So, investigating alternatives to speed up the copy process I thought about adding a cache drive to the unRaid server. I haven't verified it yet but I would expect to get maybe 50 to 70MB/s transfers based on reports in this forum. However, thinking a little more deeply, using as cache disk defeats the purpose of verified copying. The copy on the cache will be perfect, but I'm assuming the copy from the cache to the storage drives will be just a plain vanilla copy with no verity. This problem could be easily solved if there was some option within unRaid (a switch in the cron copy job, perhaps??) to do copies from the cache with verity. Does anybody know of such an option, or if not, is there some other solution available for verified cache copies?

 

 

 

 

hi

 

the copy from cache to the array is done with Rsync

and as far as i know that uses "verify" technology with md hash verification

 

see this wiki

http://en.wikipedia.org/wiki/Rsync

 

The process to move data from cache onto the array is called mover, which uses rsync to verify files as they are moved.

 

This is the command in the script, "rsync -i -dIWRpEAXogt --numeric-ids --inplace --remove-source-files {} /mnt/user0/ \; \) -o "

 

I'm not going to go look up all the options, but I'm fairly certain that this verifies the files as they are moved from the cache disk to the array.

 

Someone can correct me if I am wrong.

Using a cache drive in your situation will slow things down. What happens when the cache drive is full? For maximum speed make sure you are writing to disk shares and not user shares.

  • Author

Well that's service with a smile; three replies in less than 30 minutes. Great forum.

 

Ok, I'll look into the rsync options.

 

<<Using a cache drive in your situation will slow things down. What happens when the cache drive is full? >>

 

Yes, I considered that problem. All my 8 drives will be new WD 2TB EARS so the transfer will have to be in <2TB steps per day. Or perhaps I can modify the cron job to run more frequently??

= AVAILABLE DATA =
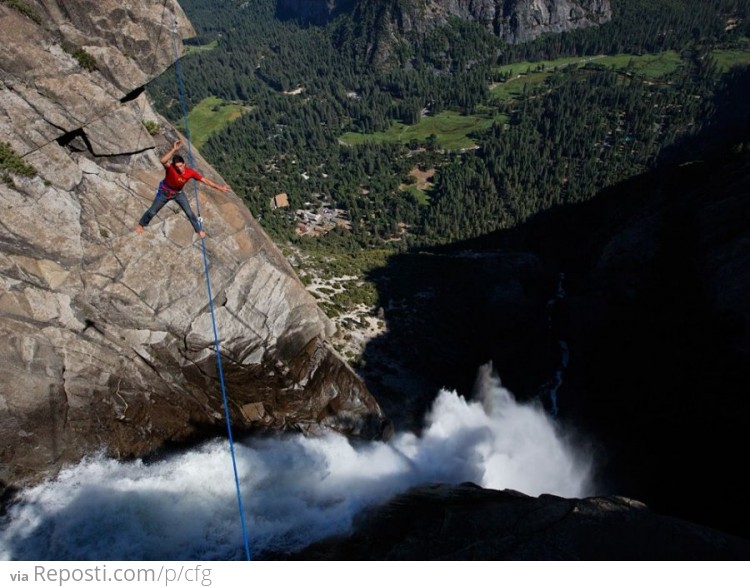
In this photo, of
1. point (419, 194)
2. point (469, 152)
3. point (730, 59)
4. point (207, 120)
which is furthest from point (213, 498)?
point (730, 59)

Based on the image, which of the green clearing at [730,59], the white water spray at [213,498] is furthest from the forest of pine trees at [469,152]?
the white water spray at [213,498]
---
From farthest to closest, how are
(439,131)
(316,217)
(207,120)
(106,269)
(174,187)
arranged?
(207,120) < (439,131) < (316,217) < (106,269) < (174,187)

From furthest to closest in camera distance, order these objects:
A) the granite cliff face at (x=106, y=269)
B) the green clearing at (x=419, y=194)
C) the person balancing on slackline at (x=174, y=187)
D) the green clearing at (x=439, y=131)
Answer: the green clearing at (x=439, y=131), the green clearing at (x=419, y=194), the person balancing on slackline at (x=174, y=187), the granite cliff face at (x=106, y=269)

= PROBLEM SET =
1. In the listing, replace "arranged" with "sorted" in the lines between the one holding "From farthest to closest, how are" and the one holding "Answer: the green", inclusive, and please give back only those lines with nothing else changed.
2. Carry on the forum thread about unRaid cache drives past its last post.

= ANSWER LIST =
1.
From farthest to closest, how are
(439,131)
(316,217)
(207,120)
(106,269)
(174,187)
sorted?
(207,120) < (439,131) < (316,217) < (106,269) < (174,187)

From furthest to closest in camera distance, order these objects:
A) the granite cliff face at (x=106, y=269)
B) the green clearing at (x=419, y=194)
C) the person balancing on slackline at (x=174, y=187)
D) the green clearing at (x=439, y=131)
Answer: the green clearing at (x=439, y=131), the green clearing at (x=419, y=194), the person balancing on slackline at (x=174, y=187), the granite cliff face at (x=106, y=269)

2.
<<For maximum speed make sure you are writing to disk shares and not user shares.>>

 

I thought as much but when I did testing on my test unRaid system I found no speed improvement at all. When copying a 4.7TB DVD ISO from my Windows box to unRaid the average transfer time was 158s to a drive share and 159s to a user share. This was repeatable. Seems I may have a bottleneck elsewhere in the system. When I get my new system up and running I'll redo the test.

 

Thanks for the replies.

It sounds like you are presently just copying off the WHS box. Unassign the parity drive and copy to the data drives without it. Then, assign it and let it build once you are done copying.

 

Peter

 

  • Author

<<Unassign the parity drive and copy to the data drives without it. Then, assign it and let it build once you are done copying.>>

 

Thank you Peter. That did the trick. My test copy went from 158 seconds to only 109s and averaged 41MB/s (from about 28MB/s). That's certainly a worthwhile improvement.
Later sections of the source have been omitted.